▶ _What is asked_: In the text on gay marriage below, shorten the paragraph that begins "Intelligent person: People thought the same thing" while keeping its main points.

▶ _Text block_:
• • • •

March 2012
113 posts
Idiot: Legalizing gay marriage will destroy the sanctity of traditional marriage.
Intelligent person: Well, what about divorce? Doesn't divorce destroy the sanctity of traditional marriage as well? If so, why aren't you against divorce? What about people like Kim Kardashian who get married for three months and then get divorced? Should we ban her from ever getting married again? I didn't think so.
Idiot: Legalizing gay marriage will open the doors to other types of marriage, like being able to marry your dog, family member, or several people at once.
Intelligent person: People thought the same thing about interracial marriage and it's been legal for quite some time now. I don't recall any doors being opened to interspecies marriage because of interracial marriage. Furthermore, there are several states that allow you to marry your first cousin and I believe that door was opened by traditional marriage, not gay marriage.
Idiot: Legalizing gay marriage will redefine the word "marriage".

• • • •

▶ _Data lines_:
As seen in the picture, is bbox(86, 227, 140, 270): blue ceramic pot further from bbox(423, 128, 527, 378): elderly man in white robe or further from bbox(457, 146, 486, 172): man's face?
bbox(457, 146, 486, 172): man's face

• • • •

▶ _Exercise response_: Intelligent person: Interracial marriage raised the same fear, yet it has long been legal and hasn't led to interspecies marriage. Several states also allow marriage to a first cousin, a door I believe traditional marriage opened, not gay marriage.